Die Nachfrage ist stabil und wächst in einzelnen Segmenten deutlich. Gebäude werden technisch komplexer, Energie- und Nachhaltigkeitsanforderungen nehmen zu, ESG-Berichtspflichten und Gebäudeenergiegesetz erhöhen den Dokumentationsbedarf. Große FM-Dienstleister, Krankenhäuser, Industriekonzerne, Kommunen und Handelsketten suchen laufend erfahrene Leitungen.

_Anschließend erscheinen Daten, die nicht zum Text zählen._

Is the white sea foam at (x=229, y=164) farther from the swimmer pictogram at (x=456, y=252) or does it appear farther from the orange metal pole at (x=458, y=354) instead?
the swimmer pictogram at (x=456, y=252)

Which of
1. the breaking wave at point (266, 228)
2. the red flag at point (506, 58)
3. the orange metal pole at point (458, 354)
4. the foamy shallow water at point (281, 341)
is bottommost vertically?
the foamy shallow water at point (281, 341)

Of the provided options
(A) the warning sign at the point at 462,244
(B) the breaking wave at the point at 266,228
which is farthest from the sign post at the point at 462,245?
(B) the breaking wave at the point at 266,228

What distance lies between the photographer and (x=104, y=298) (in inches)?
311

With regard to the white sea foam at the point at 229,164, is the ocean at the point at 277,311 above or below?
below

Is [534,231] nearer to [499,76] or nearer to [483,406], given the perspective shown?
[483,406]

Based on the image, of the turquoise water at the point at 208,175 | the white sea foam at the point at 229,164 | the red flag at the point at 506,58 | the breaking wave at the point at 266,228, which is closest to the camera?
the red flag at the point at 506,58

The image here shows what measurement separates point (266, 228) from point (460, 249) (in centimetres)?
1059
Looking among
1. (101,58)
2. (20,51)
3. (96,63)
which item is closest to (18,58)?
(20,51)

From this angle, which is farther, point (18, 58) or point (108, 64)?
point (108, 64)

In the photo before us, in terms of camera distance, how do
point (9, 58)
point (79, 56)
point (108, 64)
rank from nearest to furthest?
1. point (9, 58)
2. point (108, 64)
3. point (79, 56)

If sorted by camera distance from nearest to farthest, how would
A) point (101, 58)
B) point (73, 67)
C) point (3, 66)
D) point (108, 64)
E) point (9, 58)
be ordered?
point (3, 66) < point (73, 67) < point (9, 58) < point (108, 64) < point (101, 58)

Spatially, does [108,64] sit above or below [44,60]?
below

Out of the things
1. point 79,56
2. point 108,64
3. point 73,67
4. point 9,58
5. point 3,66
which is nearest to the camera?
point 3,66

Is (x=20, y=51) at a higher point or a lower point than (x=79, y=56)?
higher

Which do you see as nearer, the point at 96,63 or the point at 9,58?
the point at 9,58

Entwicklungswege führen in die Bereichsleitung mit mehreren Objekten oder Standorten, in die Niederlassungsleitung bei Dienstleistern, in das Asset- oder Portfoliomanagement oder in Spezialrollen wie Energiemanagement und technische Due Diligence. Wer Bilanz- und Vertragsthemen beherrscht, kann in die kaufmännische Immobilienleitung wechseln.

Aufgaben

  • Wartungs- und Prüffristen für technische Anlagen überwachen
  • Störungen und Instandsetzungen priorisieren und beauftragen
  • Dienstleistungsverträge ausschreiben, verhandeln und kontrollieren
  • Betriebskosten- und Investitionsbudgets planen und überwachen
  • Haustechnik-, Hausmeister- und Reinigungsteams führen
  • Betreiberpflichten dokumentieren und Behördenauflagen umsetzen
  • Energieverbräuche auswerten und Einsparmaßnahmen anstoßen
  • Nutzer, Mieter und Eigentümer über Maßnahmen abstimmen

Voraussetzungen

  • Studium im Facility Management, in der Gebäude- oder Versorgungstechnik oder Meister bzw. Techniker mit langjähriger Praxis
  • Mehrjährige Erfahrung im Gebäudebetrieb oder technischen Objektmanagement
  • Kenntnisse in Betreiberverantwortung, Prüffristen und einschlägigen Regelwerken
  • Sicherer Umgang mit Budgets, Ausschreibungen und CAFM-Software
  • Führungserfahrung und Durchsetzungsfähigkeit gegenüber Dienstleistern
  • Bereitschaft zu Rufbereitschaft oder Erreichbarkeit außerhalb der Kernzeit
  • Führerschein Klasse B für Objektbegehungen

Wo man arbeitet

  • Facility-Management-Dienstleister
  • Immobilienunternehmen und Bestandshalter
  • Industrie- und Produktionsunternehmen mit eigenen Liegenschaften
  • Kliniken, Universitäten und öffentliche Verwaltungen
  • Handelsketten und Filialunternehmen
  • Wohnungsbaugesellschaften

Der Weg in den Beruf

Üblich ist ein Bachelor in Facility Management, Gebäudetechnik oder Immobilienwirtschaft mit drei bis vier Jahren Studiendauer, gefolgt von mehreren Jahren als Objekt- oder Technikmanager. Alternativ führt der Weg über eine dreieinhalbjährige technische Ausbildung, die Meister- oder Technikerprüfung und Berufspraxis im Gebäudebetrieb. Zertifikatslehrgänge wie Fachwirt Facility Management ergänzen beide Wege.